Written exercise
Reproduce, word for word, the part of the passage about the Lwandle Migrant Labour Museum that starts at the words "The Lwandle Migrant" and ends after "Vulindlela Street, Lwandle.".

The Lwandle Migrant Labour Museum is a few kilometres down the road, situated just off the N2 outside Somerset West at the Old Community Hall, Vulindlela Street, Lwandle.

The museum reminds residents and visitors of the horrific living conditions that the migrant labour system imposed. Lwandle was established in 1958 with hostel type accommodation for workers in the nearby fruit and canning industry. These hostels were only intended for single men. Hostels provided very basic accommodation with four to six men occupying a small confined space, with an entire block sharing rudimentary ablution facilities. In the 1980s, as the control of the flow of people from rural areas was eased, these hostels became even more overcrowded. Facilities were not provided to sustain the increased population

With the onset of democracy in South Africa, the ANC led government turned the hostels of Lwandle into family type accommodation. Residents of the area felt that at least one hostel should be preserved to sustain a memory of how the system of apartheid had operated and decided to establish a museum. On Workers Day (1 May) 2000 the museum was officially opened by the poet and ex-Lwandle resident, Sandile Dikeni. The museum’s exhibits commemorate the trials, tribulations and triumphs of migrant workers and hostel life in Southern Africa. According to William Khanuka, one of Lwandle’s oldest residents, the museum is for people now as well as for the coming generations.

Dataset content
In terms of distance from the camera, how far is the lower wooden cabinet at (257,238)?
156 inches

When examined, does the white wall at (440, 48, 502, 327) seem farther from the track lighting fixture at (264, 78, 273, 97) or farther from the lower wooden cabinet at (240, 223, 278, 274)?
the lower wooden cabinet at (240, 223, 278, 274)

Result of the task
The Lwandle Migrant Labour Museum is a few kilometres down the road, situated just off the N2 outside Somerset West at the Old Community Hall, Vulindlela Street, Lwandle.